Now that I’ve explained how smart contracts get their data, you must surely be wondering where the $10,000 needed to pay the farmer comes from, right? 

Well, it’s simple. When a smart contract is created, the $10,000 can be deposited and locked into the contract itself. 

Think of it as an escrow payment. The money can only be released if the conditions of the smart contract are met, which in this case will be rainfall under 750 mm over a specified period of time. 

This $10,000 remains locked into the contract and cannot be touched or used in any other way. 

Another possibility is connecting the smart contract to an external funding source, such as a decentralized autonomous organization or DAO. 

The DAO can provide the necessary funds if and when the conditions of the smart contract are met.

If the conditions are not realized, the money is simply returned to the insurer once the contract expires. 

Real-world uses of Smart Contracts

One area where smart contracts have been used extensively is decentralized exchanges. 

A decentralized exchange is a digital platform that allows users to swap different digital currencies from peer to peer.

In other words, the exchanges allow you to exchange cryptocurrency with total strangers, all without any third-party intermediary. 

How do smart contracts make this happen? 

Well, the contracts define the terms of exchange. 

For example, I can write a smart contract that says 1 ETH token is equal to, say, 50 DOGE coins. So, if a user wants  50 DOGE coins, they must have at least 1 ETH locked into a smart contract. 

On the other hand, a user who wants to swap or exchange DOGE coins for ETH must have at least 50 DOGE coins locked into a smart contract to get 1 ETH. 

As long as these conditions are met, the contract will execute automatically, and each person will get exactly what they were looking for. 

Another area where Smart Contracts are being used is DAOs.

Also known as decentralized autonomous organizations, DAOs are a form of organizational structure that operates purely on smart contracts. 

If you want to learn more about DAOs and how they use smart contracts to offer fully autonomous organizations, you can check out my detailed video on DAOs on this channel. 

With that said, smart contracts may also find additional applications in decentralized finance, including decentralized insurance, in the future.

Are there any issues with using Smart Contracts?

Yes, unfortunately, some problems remain with using smart contracts. 

One disadvantage is that smart contracts, by their very nature, are immutable. 

As I explained earlier in the video, this simply means that once the contract is deployed on the blockchain, it cannot be changed. 

So, even if it is faulty or, meant to exploit people - it will execute as long as conditions are met - like a trap. 

This lack of flexibility can sometimes be a huge downside.

Another disadvantage is that smart contracts still rely heavily on external data to execute. 

This means that if external data becomes corrupted or misrepresented, contracts could end up executing prematurely. 

To make things worse, there is absolutely no legal redress available at present. Once the contract executes, there is nothing you can do to reverse it. 

A final disadvantage is that smart contracts are very simplistic in nature. 

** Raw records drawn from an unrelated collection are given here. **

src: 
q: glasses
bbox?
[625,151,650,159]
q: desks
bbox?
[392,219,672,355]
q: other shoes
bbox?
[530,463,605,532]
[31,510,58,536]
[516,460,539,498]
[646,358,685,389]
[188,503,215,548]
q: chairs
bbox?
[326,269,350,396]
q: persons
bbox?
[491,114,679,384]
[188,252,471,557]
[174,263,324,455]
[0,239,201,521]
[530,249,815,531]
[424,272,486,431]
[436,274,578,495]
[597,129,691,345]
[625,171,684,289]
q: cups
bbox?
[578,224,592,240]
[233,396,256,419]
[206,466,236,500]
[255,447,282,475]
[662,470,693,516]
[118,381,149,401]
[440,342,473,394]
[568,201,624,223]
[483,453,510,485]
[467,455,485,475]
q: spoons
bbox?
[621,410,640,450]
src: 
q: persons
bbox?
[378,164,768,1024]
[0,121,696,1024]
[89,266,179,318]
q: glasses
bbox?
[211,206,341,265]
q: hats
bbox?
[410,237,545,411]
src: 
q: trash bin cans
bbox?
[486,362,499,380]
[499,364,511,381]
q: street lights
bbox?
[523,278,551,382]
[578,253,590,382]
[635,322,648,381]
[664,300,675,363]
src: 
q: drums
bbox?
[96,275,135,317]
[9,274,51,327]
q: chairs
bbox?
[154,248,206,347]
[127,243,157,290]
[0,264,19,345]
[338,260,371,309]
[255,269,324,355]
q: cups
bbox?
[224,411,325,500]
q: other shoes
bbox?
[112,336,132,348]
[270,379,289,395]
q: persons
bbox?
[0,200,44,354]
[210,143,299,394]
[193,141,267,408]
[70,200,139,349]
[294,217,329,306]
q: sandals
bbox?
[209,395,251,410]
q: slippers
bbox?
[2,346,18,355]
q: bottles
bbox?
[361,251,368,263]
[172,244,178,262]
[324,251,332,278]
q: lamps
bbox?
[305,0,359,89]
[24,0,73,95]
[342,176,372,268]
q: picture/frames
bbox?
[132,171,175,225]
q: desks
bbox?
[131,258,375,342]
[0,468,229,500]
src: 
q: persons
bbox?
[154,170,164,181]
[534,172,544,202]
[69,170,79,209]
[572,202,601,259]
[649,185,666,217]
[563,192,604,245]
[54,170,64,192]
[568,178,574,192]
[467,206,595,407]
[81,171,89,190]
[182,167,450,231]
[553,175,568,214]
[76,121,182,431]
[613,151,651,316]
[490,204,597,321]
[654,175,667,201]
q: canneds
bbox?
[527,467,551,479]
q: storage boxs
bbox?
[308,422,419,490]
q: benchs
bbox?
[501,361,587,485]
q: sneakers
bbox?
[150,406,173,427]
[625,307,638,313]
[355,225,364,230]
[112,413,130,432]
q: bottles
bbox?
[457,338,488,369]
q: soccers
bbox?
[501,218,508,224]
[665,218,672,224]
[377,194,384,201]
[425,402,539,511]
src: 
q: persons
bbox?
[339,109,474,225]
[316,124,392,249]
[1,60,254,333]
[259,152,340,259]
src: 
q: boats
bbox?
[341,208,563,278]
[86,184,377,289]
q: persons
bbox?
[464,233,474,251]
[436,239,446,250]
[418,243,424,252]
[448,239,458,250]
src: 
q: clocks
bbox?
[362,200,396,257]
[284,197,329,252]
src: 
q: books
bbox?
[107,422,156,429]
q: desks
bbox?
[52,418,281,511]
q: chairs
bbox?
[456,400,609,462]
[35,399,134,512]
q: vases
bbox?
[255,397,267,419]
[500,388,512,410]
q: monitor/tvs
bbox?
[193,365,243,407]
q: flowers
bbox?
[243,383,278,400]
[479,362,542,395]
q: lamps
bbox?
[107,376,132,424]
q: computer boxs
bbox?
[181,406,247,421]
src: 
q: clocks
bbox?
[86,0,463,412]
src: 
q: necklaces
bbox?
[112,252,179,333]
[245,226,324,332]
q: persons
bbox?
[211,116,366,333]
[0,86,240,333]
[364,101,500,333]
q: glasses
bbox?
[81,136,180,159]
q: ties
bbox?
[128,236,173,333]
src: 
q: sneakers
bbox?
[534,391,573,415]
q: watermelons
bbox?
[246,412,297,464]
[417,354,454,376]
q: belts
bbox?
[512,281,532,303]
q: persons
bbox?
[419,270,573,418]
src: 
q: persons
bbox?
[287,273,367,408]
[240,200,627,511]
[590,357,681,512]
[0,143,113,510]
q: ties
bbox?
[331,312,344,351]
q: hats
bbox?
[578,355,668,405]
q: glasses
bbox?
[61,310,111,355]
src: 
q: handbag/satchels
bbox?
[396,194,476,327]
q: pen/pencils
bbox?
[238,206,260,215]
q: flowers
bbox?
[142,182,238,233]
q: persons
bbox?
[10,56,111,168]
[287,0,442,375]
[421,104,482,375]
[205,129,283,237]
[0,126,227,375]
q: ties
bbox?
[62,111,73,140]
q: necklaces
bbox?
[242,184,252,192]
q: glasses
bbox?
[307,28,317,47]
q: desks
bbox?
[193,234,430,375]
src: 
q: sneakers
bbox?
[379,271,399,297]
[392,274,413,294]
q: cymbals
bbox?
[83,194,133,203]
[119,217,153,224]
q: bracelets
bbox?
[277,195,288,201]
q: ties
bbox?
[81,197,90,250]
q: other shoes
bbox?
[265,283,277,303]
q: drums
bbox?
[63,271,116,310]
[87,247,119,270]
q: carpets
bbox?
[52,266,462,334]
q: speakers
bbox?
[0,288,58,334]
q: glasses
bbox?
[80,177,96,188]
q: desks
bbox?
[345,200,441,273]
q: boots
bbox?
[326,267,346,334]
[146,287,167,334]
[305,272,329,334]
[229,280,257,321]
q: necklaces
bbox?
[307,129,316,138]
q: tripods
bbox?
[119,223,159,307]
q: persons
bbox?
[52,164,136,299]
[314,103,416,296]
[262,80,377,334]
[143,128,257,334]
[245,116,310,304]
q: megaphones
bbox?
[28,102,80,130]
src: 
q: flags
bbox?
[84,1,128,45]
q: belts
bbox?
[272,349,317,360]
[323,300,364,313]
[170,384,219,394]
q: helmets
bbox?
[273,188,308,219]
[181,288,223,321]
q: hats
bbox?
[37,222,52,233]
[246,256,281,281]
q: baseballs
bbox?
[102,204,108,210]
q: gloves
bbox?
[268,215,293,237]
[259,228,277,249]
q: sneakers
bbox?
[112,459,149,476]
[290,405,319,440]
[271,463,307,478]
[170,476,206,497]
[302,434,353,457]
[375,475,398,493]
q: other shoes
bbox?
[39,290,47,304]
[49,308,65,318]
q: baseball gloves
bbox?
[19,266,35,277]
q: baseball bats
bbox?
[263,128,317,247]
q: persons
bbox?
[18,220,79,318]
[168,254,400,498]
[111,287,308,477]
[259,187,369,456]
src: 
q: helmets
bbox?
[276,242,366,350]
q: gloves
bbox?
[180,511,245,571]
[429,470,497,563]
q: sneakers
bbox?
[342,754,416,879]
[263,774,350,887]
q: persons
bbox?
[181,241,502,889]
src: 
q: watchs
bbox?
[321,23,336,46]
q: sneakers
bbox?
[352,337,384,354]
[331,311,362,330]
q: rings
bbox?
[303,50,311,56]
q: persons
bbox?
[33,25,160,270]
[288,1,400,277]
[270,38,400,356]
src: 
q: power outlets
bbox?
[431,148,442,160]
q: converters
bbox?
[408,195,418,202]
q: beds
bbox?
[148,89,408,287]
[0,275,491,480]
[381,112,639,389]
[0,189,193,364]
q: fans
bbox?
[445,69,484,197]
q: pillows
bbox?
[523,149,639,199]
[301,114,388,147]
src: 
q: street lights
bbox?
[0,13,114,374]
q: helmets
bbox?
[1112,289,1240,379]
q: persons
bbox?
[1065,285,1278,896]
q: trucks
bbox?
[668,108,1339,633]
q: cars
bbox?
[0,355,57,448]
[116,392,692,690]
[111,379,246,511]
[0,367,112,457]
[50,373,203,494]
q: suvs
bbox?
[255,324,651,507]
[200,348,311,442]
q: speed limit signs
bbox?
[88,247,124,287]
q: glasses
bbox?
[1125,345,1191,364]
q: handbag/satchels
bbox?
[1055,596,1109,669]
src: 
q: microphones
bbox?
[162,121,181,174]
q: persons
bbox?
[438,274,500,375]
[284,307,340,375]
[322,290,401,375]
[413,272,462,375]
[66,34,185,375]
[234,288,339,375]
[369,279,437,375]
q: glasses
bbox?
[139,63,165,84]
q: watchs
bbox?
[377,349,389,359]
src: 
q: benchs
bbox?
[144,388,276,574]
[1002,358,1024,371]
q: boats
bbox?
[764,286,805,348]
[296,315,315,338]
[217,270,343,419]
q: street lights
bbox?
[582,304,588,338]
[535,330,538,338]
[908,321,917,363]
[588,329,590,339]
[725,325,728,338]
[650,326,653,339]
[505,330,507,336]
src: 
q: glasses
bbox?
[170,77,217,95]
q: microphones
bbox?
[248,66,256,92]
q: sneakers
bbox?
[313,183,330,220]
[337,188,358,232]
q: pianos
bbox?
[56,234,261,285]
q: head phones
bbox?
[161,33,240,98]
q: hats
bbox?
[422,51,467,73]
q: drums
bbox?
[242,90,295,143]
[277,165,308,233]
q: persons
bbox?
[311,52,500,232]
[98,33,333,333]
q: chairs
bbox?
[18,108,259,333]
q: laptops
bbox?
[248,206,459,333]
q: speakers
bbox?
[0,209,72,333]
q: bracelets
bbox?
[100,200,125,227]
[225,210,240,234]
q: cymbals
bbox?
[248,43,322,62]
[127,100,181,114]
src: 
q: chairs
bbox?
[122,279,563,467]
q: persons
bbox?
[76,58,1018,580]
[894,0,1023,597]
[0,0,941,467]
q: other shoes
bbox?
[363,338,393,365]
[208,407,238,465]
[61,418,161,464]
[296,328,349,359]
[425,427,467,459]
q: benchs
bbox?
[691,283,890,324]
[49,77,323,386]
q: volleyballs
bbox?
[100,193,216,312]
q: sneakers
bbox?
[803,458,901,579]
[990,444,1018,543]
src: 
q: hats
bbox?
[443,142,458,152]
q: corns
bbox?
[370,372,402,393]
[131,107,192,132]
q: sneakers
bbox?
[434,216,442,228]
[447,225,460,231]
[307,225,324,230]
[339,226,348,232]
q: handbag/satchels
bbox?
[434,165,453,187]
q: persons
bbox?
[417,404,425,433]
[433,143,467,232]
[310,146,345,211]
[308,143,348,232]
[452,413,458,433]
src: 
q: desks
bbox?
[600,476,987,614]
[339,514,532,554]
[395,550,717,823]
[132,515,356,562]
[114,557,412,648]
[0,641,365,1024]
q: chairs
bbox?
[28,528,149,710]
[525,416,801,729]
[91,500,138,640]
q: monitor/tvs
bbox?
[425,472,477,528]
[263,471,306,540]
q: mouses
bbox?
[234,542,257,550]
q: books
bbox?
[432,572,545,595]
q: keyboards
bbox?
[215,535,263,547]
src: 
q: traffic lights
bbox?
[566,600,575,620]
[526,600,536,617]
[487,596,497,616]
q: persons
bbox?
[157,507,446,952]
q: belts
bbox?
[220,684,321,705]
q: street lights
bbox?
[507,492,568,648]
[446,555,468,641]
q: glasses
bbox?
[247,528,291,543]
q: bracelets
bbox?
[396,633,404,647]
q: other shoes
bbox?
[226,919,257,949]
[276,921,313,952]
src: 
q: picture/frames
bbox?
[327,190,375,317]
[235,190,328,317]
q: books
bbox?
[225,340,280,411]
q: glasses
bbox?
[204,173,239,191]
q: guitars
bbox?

They may not be suitable for agreements that require more nuance and context. Rainfall policies are all very well but complex insurance cases requiring investigation probably wouldn’t work well with smart contracts. 


Put simply, Smart contracts are pieces of computer code that will execute a transaction automatically once certain conditions are met. 

They are immutable, trustless, distributed and decentralized.

Smart contracts rely on trusted, external data sources to work effectively, commonly referred to as oracles.

They’re being used for a variety of decentralized applications, such as exchanges and the basis for DAOs.

Smart contracts still have some issues, including their inflexibility making them susceptible to errors or fraudulent use. They may also be too simple to ever be applied to complex issues.